--- Begin Data provided ---

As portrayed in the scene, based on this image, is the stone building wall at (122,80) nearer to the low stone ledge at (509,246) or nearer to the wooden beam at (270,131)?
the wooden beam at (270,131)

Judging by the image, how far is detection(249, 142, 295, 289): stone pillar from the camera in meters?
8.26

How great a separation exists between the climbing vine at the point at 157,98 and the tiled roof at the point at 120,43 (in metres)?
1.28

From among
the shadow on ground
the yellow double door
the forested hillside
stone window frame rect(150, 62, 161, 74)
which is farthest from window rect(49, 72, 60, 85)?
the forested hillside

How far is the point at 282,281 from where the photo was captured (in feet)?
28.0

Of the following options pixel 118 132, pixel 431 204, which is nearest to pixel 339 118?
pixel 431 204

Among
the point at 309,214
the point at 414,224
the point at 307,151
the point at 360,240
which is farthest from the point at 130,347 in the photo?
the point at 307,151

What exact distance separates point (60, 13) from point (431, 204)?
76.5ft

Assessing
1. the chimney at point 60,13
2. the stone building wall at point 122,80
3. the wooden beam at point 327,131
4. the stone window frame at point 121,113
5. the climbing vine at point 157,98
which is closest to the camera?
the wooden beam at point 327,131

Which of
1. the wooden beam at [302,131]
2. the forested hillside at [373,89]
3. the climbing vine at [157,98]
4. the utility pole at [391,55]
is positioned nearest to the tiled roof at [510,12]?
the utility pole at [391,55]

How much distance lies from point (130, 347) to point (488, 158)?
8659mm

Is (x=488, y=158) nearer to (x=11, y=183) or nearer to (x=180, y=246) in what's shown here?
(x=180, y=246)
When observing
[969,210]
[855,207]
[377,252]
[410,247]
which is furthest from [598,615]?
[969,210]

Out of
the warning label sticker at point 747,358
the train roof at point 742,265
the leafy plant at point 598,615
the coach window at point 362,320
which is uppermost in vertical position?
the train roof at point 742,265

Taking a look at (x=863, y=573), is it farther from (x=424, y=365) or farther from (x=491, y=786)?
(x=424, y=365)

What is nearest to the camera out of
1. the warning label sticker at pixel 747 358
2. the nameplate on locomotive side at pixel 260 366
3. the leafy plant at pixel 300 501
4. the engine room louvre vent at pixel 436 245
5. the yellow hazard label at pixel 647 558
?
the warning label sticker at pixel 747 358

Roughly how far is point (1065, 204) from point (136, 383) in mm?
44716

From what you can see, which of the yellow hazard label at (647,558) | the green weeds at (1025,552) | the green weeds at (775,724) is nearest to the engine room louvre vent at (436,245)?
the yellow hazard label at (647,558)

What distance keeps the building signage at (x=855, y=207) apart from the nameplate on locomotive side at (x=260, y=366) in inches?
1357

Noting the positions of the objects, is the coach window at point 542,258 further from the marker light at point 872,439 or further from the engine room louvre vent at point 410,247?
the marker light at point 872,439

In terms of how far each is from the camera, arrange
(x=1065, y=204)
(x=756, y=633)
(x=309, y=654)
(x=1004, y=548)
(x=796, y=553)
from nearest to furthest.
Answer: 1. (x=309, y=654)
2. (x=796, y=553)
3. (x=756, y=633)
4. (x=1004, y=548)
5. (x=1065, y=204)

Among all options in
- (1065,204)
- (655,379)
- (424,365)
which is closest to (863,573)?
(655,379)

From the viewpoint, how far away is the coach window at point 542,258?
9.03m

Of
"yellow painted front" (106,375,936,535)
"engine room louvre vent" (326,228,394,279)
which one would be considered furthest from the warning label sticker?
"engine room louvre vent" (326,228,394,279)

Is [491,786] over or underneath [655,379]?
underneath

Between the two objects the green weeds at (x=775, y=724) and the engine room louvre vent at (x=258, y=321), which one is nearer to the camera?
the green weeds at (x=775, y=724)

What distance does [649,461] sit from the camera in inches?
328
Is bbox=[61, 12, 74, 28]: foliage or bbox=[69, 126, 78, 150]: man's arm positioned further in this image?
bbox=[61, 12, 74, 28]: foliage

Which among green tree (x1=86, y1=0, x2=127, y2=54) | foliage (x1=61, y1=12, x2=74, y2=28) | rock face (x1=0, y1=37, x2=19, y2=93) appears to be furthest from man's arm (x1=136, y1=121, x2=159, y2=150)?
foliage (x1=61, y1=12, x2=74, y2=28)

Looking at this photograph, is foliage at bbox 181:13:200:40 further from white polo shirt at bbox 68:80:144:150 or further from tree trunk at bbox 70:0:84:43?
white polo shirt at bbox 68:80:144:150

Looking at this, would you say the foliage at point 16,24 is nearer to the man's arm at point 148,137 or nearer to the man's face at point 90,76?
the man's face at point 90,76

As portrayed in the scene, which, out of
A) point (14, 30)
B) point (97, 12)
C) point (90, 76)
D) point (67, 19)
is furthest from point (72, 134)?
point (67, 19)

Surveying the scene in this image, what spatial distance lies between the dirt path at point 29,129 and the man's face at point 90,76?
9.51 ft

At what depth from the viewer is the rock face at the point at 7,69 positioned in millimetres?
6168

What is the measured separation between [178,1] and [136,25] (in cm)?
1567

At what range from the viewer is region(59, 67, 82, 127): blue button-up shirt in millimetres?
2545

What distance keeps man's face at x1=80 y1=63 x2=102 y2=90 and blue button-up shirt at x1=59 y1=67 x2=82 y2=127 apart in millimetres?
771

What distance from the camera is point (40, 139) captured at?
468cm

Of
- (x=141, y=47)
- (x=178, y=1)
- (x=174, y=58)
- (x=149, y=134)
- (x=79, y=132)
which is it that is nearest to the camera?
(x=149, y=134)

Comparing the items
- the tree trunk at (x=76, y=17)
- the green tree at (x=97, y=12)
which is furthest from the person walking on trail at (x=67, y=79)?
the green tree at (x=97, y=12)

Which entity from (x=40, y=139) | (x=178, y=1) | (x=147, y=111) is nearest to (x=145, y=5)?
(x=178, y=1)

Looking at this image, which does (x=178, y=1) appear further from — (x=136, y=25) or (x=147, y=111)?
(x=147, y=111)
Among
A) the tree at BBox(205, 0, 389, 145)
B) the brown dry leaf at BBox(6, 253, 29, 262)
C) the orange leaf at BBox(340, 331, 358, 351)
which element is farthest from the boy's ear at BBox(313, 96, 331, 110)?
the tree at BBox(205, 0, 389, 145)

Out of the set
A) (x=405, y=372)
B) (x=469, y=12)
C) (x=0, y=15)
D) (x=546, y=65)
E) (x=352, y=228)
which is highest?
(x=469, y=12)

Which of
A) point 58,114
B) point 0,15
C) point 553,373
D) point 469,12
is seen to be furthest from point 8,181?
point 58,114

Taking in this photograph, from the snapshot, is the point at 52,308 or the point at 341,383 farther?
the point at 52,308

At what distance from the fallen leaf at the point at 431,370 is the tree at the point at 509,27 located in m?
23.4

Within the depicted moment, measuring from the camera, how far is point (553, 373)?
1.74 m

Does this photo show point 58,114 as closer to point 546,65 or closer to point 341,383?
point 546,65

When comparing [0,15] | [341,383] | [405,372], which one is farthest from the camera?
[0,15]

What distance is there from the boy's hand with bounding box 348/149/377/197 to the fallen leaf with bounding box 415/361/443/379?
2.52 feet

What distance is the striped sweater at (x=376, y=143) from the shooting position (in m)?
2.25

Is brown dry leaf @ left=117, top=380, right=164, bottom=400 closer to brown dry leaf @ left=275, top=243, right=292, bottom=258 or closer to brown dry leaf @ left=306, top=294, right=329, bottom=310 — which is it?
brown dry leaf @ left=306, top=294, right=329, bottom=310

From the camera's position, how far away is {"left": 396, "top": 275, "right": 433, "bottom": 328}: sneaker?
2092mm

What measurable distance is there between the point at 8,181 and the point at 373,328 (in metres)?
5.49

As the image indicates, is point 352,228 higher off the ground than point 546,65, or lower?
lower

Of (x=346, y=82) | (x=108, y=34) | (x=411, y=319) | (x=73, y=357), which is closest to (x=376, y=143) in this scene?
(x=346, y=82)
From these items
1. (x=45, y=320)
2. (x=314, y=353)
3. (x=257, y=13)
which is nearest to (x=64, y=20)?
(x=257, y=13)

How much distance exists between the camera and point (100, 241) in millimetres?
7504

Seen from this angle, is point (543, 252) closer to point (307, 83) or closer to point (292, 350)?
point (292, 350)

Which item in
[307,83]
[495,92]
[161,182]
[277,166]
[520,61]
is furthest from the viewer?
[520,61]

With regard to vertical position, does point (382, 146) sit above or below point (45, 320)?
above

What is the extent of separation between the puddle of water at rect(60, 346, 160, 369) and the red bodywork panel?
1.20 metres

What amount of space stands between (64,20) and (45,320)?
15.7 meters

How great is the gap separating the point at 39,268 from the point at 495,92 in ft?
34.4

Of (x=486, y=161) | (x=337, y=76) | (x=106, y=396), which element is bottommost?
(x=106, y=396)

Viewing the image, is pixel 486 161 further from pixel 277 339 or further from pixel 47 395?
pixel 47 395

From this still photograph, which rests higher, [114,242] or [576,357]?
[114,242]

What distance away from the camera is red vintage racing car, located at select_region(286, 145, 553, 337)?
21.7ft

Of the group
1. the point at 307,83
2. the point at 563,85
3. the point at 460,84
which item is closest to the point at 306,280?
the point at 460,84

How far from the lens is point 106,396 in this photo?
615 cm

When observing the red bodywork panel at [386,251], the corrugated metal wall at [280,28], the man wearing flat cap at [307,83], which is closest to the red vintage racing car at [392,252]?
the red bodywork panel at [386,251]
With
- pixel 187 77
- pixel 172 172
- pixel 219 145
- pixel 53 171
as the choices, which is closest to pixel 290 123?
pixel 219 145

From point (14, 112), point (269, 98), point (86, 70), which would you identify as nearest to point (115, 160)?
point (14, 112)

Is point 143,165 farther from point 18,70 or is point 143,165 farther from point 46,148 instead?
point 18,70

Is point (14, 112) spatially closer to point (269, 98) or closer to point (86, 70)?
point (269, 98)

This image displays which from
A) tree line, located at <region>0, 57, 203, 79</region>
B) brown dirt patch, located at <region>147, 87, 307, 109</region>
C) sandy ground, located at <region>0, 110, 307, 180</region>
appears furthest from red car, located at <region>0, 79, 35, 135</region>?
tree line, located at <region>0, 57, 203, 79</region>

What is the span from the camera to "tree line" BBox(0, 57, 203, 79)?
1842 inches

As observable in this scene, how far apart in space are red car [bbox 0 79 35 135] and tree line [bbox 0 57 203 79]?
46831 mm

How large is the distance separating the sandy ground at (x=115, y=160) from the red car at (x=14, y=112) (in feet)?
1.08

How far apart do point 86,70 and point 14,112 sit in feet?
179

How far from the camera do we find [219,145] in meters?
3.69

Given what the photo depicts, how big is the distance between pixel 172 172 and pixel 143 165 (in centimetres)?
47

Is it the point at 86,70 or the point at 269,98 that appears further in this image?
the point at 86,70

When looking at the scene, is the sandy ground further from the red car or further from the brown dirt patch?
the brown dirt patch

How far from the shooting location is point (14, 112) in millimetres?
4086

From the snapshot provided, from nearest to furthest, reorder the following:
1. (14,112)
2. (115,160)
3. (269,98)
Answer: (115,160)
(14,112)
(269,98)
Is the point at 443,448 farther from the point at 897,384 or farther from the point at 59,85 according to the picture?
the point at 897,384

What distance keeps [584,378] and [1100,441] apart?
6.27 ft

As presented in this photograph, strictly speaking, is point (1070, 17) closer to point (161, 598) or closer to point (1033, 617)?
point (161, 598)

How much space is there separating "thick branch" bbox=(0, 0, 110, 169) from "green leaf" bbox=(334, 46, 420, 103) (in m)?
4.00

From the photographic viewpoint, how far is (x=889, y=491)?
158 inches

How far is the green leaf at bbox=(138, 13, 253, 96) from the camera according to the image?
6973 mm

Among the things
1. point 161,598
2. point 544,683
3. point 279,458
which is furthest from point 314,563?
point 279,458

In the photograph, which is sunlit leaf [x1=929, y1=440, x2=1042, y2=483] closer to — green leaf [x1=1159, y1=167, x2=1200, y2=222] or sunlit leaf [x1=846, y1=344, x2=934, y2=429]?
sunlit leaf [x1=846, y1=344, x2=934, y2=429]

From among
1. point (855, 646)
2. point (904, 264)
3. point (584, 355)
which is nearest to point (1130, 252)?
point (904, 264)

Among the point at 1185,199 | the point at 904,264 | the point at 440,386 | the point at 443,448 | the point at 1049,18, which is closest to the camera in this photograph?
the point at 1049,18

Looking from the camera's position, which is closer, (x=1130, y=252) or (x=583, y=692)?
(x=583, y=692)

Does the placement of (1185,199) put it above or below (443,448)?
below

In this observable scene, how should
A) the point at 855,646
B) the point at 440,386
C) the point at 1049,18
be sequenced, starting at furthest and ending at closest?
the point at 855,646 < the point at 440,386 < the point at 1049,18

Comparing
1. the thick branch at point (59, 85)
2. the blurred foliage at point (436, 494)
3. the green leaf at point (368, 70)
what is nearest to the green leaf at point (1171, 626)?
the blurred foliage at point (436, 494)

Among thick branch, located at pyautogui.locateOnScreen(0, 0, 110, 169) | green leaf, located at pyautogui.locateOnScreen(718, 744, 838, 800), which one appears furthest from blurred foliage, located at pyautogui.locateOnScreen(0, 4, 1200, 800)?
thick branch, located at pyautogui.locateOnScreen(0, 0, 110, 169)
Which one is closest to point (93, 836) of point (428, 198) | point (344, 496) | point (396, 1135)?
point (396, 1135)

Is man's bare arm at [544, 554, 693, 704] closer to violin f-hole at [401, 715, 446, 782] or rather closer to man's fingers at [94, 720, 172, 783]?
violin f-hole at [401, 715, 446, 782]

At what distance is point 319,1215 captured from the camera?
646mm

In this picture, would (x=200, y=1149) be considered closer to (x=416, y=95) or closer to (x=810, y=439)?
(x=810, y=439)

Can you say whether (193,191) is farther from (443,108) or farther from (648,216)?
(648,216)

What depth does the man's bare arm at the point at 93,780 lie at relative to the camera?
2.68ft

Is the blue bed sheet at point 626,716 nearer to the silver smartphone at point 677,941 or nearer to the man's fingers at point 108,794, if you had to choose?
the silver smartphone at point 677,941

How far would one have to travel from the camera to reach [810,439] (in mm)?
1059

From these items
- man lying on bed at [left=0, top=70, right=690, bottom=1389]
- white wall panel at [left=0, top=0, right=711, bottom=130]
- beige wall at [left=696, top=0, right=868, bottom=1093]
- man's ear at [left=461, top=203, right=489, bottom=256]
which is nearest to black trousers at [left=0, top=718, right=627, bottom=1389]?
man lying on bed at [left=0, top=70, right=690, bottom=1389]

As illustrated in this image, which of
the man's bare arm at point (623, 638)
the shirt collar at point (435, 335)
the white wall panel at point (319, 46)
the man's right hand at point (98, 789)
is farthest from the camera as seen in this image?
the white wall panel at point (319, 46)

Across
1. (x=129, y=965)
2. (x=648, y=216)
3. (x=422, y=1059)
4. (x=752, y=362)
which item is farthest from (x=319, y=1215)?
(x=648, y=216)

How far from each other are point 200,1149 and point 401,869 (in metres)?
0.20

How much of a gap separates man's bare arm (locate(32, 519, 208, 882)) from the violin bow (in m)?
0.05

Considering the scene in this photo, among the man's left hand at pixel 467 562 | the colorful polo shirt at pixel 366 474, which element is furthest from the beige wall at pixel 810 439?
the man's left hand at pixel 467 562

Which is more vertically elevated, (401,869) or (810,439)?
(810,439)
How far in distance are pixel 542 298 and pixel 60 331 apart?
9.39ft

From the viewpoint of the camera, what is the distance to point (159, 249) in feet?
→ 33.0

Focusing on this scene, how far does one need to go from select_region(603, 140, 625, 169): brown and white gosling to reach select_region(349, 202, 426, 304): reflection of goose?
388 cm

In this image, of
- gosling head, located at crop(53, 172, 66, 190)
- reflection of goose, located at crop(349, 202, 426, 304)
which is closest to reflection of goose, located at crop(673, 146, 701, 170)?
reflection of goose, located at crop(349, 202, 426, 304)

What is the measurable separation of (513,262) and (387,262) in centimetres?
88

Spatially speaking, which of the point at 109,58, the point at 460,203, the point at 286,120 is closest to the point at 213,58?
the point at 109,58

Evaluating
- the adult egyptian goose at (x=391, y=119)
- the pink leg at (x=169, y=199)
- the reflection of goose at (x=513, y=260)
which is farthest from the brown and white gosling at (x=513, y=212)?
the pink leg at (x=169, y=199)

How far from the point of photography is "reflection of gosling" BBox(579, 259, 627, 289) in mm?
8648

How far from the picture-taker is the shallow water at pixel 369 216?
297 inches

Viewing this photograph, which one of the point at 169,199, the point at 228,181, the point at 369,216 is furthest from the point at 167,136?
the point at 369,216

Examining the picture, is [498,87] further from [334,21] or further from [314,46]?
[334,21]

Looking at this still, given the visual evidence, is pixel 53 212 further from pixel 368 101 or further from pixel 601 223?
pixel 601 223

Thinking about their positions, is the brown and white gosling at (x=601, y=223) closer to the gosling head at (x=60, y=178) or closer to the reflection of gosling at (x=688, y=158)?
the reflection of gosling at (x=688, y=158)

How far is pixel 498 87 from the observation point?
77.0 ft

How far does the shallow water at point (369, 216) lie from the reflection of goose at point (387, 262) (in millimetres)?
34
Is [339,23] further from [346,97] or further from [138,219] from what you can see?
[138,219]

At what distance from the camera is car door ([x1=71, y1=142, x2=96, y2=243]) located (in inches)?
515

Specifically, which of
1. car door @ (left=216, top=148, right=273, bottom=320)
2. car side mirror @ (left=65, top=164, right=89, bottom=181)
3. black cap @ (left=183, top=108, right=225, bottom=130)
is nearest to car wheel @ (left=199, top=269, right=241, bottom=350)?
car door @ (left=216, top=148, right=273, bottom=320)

--- End Data provided ---

Task to carry out: The answer consists only of the lines from the one containing "In this image, of" to the end of the records, each written out exactly.

Written solution:
In this image, of
- gosling head, located at crop(53, 172, 66, 190)
- reflection of goose, located at crop(349, 202, 426, 304)
which is closest to reflection of goose, located at crop(673, 146, 701, 170)?
reflection of goose, located at crop(349, 202, 426, 304)

What is the measurable separation of (513,262) and (387,262) in centimetres?
88

Spatially speaking, which of the point at 109,58, the point at 460,203, the point at 286,120 is closest to the point at 213,58?
the point at 109,58

Evaluating
- the adult egyptian goose at (x=391, y=119)
- the pink leg at (x=169, y=199)
- the reflection of goose at (x=513, y=260)
which is farthest from the brown and white gosling at (x=513, y=212)?
the pink leg at (x=169, y=199)

How far from the point of photography is "reflection of gosling" BBox(579, 259, 627, 289) in mm?
8648

How far from the picture-taker is the shallow water at pixel 369 216?
297 inches

Viewing this photograph, which one of the point at 169,199, the point at 228,181, the point at 369,216 is furthest from the point at 167,136?
the point at 369,216

Examining the picture, is [498,87] further from [334,21] or further from [314,46]?
[334,21]

Looking at this still, given the visual evidence, is pixel 53 212 further from pixel 368 101 or further from pixel 601 223?
pixel 601 223

Thinking about their positions, is the brown and white gosling at (x=601, y=223) closer to the gosling head at (x=60, y=178) or closer to the reflection of gosling at (x=688, y=158)?
the reflection of gosling at (x=688, y=158)

How far is pixel 498 87 from the observation point?
77.0 ft

How far does the shallow water at point (369, 216) lie from the reflection of goose at point (387, 262) (in millimetres)?
34
Is [339,23] further from [346,97] or further from [138,219] from what you can see?
[138,219]

At what distance from the camera is car door ([x1=71, y1=142, x2=96, y2=243]) located (in inches)?
515

Specifically, which of
1. car door @ (left=216, top=148, right=273, bottom=320)
2. car side mirror @ (left=65, top=164, right=89, bottom=181)
3. black cap @ (left=183, top=108, right=225, bottom=130)
is nearest to car wheel @ (left=199, top=269, right=241, bottom=350)?
car door @ (left=216, top=148, right=273, bottom=320)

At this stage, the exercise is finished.